In 1874 the government authorized admittance of the first woman to the university. She was Trinidad Enríquez, from Cusco, who obtained a bachelor’s degree in jurisprudence although not the
title of lawyer to practice, since women lacked that right. Later, other women achieved admittance to the university, including Margarita Práxedes Muñoz y Seguín, who graduated with a bachelor’s degree in science.
In 1898, Laura Esther Rodríguez obtained a bachelor’s degree, presenting the thesis Estudios Geológicos en la provincial de Chancay (Geological Studies in the Province of Chancay). In 1900 she graduated as a medical surgeon, becoming the first female doctor in the country.
At the beginning of the twentieth century, Miguelina Acosta (1877 - 1933) became the first trial attorney.
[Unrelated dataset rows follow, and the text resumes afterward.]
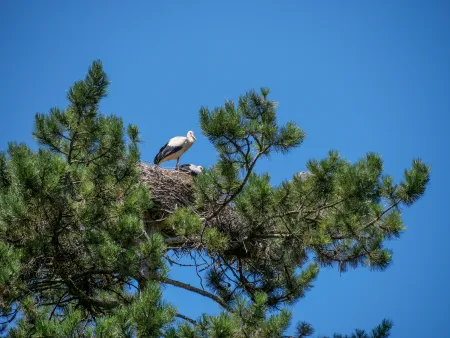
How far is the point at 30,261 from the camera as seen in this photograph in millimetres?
7996

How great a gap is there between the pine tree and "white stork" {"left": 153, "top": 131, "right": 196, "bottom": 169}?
374cm

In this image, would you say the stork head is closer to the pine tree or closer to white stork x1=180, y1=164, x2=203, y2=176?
white stork x1=180, y1=164, x2=203, y2=176

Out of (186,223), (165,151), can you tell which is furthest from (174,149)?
(186,223)

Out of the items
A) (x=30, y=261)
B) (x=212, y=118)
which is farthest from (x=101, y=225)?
(x=212, y=118)

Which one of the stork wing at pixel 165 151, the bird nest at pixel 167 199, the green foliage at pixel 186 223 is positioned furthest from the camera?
the stork wing at pixel 165 151

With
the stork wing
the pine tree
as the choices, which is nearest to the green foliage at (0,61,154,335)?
the pine tree

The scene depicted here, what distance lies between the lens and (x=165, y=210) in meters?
9.68

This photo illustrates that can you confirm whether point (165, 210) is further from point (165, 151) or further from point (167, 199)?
point (165, 151)

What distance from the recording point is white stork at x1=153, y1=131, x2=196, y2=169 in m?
13.4

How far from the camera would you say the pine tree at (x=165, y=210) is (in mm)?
7574

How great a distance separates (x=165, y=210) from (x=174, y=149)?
3.85 metres

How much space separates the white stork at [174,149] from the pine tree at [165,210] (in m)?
3.74

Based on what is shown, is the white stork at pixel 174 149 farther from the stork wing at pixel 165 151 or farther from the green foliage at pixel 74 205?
the green foliage at pixel 74 205

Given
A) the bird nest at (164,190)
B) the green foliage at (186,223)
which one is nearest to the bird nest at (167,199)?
the bird nest at (164,190)
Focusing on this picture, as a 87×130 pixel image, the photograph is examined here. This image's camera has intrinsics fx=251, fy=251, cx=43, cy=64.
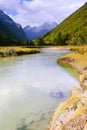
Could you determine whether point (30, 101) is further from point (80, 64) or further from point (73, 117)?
point (80, 64)

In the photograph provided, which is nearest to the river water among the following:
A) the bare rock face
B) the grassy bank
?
the grassy bank

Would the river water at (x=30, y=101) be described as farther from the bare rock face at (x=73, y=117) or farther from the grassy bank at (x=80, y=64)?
the bare rock face at (x=73, y=117)

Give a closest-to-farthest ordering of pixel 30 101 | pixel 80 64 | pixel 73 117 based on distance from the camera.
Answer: pixel 73 117, pixel 30 101, pixel 80 64

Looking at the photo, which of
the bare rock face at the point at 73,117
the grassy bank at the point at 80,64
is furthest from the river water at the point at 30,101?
the bare rock face at the point at 73,117

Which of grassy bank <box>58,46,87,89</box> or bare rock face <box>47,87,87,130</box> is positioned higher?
bare rock face <box>47,87,87,130</box>

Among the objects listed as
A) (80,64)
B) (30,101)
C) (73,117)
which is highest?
(73,117)

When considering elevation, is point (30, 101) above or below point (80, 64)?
below

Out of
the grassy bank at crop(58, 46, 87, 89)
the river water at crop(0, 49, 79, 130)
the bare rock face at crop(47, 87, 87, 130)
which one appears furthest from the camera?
the grassy bank at crop(58, 46, 87, 89)

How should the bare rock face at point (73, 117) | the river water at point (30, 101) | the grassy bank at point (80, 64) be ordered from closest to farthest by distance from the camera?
the bare rock face at point (73, 117) < the river water at point (30, 101) < the grassy bank at point (80, 64)

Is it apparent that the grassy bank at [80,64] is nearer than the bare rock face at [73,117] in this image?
No

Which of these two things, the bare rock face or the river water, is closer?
the bare rock face

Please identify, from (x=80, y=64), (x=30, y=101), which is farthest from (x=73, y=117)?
(x=80, y=64)

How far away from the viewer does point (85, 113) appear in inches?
621

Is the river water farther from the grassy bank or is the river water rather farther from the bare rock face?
the bare rock face
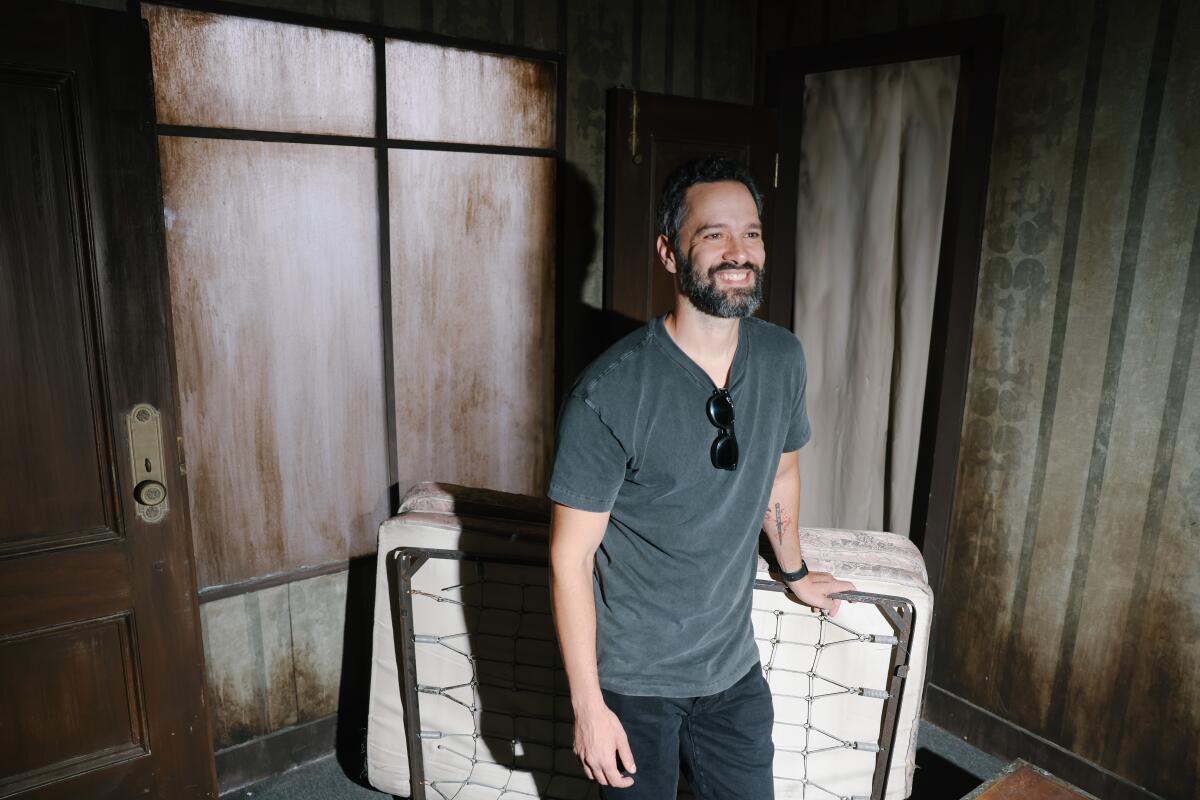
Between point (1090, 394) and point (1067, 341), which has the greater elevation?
point (1067, 341)

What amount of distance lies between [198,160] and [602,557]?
1.50 meters

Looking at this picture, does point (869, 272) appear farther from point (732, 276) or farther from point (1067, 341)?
point (732, 276)

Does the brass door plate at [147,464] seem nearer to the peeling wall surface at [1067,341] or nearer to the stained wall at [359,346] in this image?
the stained wall at [359,346]

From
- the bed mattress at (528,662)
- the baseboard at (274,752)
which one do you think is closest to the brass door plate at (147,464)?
the bed mattress at (528,662)

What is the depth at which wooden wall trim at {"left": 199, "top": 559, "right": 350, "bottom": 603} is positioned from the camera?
7.75 feet

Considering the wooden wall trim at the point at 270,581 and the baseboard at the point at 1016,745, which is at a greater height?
the wooden wall trim at the point at 270,581

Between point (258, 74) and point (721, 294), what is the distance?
57.7 inches

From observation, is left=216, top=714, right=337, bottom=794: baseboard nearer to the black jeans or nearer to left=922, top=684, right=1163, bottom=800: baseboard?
the black jeans

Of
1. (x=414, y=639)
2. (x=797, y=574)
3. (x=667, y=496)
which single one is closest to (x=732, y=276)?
(x=667, y=496)

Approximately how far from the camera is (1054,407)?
96.9 inches

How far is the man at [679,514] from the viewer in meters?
1.47

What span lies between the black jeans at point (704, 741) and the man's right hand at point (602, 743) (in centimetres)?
7

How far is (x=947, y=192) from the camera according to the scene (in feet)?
9.14

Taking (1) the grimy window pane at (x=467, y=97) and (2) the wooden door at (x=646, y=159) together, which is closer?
(1) the grimy window pane at (x=467, y=97)
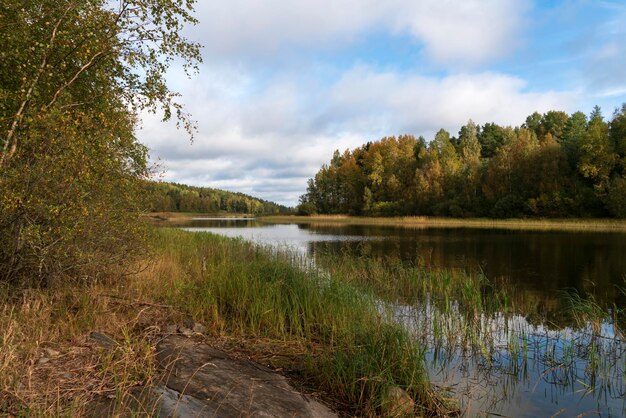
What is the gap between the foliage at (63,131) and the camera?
221 inches

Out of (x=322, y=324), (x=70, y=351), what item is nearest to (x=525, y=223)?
(x=322, y=324)

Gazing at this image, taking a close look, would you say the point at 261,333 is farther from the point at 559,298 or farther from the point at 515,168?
the point at 515,168

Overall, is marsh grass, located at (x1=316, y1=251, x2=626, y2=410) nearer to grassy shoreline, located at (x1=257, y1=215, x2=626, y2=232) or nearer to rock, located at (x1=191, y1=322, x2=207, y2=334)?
rock, located at (x1=191, y1=322, x2=207, y2=334)

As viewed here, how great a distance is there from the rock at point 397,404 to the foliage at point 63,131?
4.72 m

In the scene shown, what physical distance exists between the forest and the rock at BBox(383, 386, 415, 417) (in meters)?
49.9

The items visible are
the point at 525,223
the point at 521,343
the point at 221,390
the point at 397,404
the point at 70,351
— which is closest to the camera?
the point at 221,390

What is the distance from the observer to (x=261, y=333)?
7105mm

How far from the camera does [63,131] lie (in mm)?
5820

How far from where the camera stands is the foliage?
5.61 m

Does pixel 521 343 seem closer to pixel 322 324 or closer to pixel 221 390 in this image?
pixel 322 324

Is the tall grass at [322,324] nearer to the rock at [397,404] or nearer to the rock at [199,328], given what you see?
the rock at [397,404]

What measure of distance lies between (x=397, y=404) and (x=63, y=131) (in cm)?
564

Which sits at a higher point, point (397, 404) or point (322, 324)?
point (322, 324)

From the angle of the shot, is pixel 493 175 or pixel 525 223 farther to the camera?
pixel 493 175
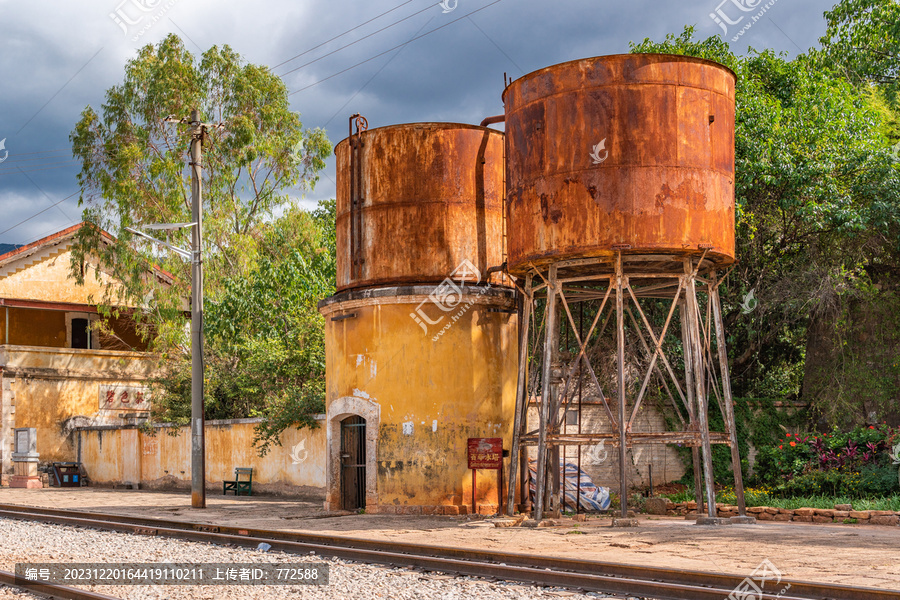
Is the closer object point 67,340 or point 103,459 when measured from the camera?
point 103,459

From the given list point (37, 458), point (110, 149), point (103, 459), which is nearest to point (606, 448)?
point (103, 459)

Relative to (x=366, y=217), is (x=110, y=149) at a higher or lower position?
higher

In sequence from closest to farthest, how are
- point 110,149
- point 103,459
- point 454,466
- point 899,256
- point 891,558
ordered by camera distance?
point 891,558 → point 454,466 → point 899,256 → point 103,459 → point 110,149

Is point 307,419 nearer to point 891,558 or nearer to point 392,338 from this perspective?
point 392,338

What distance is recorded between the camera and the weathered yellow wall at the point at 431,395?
656 inches

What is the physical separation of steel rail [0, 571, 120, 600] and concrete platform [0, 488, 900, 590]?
4.97m

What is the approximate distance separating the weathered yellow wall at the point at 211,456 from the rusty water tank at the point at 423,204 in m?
5.86

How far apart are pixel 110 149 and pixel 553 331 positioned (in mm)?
24973

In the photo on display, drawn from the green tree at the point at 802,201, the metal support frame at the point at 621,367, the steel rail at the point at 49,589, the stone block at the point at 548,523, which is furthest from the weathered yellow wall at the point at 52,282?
the steel rail at the point at 49,589

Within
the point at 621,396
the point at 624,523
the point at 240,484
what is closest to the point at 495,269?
the point at 621,396

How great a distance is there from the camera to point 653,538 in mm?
12461

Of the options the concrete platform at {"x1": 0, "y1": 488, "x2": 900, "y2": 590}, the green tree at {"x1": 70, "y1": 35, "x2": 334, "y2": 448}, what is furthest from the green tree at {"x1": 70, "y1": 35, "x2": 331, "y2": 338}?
the concrete platform at {"x1": 0, "y1": 488, "x2": 900, "y2": 590}

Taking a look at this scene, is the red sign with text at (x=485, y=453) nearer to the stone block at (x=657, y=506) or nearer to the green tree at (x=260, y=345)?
the stone block at (x=657, y=506)

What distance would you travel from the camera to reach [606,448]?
67.4 ft
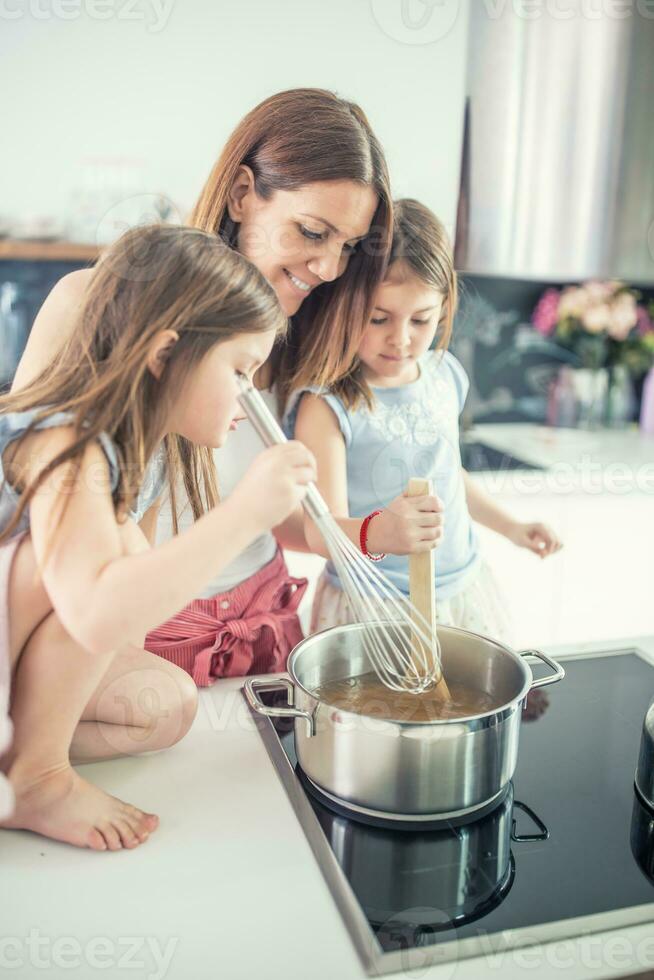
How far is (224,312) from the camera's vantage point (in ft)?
1.97

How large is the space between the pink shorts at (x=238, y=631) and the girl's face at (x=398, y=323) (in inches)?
10.5

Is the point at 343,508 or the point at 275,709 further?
the point at 343,508

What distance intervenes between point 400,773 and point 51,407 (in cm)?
35

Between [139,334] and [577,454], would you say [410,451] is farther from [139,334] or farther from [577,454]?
[577,454]

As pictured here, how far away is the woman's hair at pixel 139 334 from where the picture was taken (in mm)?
580

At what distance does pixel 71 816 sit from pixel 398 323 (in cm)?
56

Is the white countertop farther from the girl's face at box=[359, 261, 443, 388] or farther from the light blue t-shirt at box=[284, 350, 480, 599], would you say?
the girl's face at box=[359, 261, 443, 388]

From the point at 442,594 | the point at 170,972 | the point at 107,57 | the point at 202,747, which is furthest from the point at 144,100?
the point at 170,972

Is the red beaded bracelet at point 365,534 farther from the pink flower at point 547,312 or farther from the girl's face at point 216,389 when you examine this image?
the pink flower at point 547,312

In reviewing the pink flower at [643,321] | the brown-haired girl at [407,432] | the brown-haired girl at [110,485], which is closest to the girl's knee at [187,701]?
the brown-haired girl at [110,485]

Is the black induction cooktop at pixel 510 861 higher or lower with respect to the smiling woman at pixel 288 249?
lower

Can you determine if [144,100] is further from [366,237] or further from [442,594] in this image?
[442,594]

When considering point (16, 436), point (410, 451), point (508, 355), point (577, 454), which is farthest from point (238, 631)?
point (508, 355)

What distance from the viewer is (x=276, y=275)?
83 cm
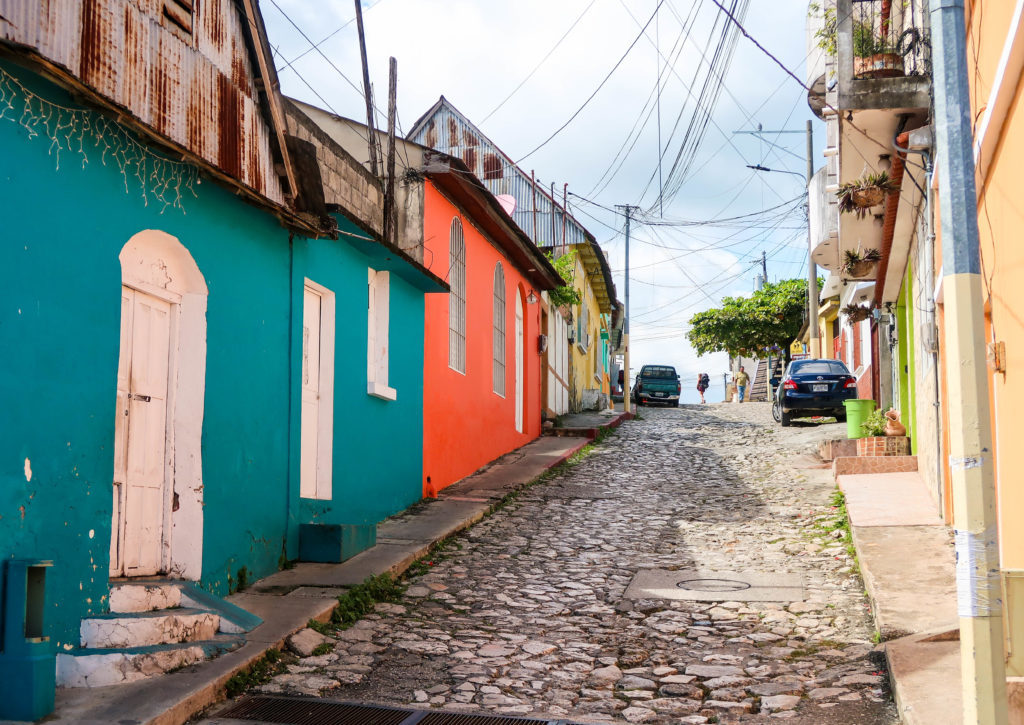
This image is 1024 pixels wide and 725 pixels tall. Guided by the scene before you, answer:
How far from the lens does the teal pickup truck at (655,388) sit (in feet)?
107

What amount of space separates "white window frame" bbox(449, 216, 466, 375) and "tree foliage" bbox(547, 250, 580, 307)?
6.84 meters

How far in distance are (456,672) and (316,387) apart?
371 centimetres

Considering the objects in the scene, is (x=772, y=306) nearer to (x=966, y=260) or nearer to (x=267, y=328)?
(x=267, y=328)

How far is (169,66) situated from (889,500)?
8.11 meters

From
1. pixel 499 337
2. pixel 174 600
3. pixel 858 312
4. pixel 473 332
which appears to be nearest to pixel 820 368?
pixel 858 312

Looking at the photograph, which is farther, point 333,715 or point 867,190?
point 867,190

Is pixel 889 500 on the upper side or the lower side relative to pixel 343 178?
lower

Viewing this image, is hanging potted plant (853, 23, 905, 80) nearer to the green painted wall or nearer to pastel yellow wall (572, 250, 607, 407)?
the green painted wall

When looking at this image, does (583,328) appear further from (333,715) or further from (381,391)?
(333,715)

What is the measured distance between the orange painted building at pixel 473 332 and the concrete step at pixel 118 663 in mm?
6431

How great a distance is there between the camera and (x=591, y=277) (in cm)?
2850

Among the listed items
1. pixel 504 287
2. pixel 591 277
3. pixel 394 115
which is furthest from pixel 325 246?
pixel 591 277

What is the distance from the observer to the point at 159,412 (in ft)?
20.7

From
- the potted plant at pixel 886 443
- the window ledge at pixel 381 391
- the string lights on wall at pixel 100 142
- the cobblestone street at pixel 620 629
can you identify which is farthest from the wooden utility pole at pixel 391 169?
the potted plant at pixel 886 443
She wrote her undergraduate and doctoral thesis about topics related to the legal situation of women.
Miguelina Acosta, Dora Mayer, María Jesús Alvarado, Zoila Aurora Cáceres, Magda Portal, Ángela Ramos, among other writers, politicians, and artists promoted the defense of political, labor and civil rights of women. The National Library of Peru keeps various documents that attest to the participation of women in the history of the country and their contribution to society.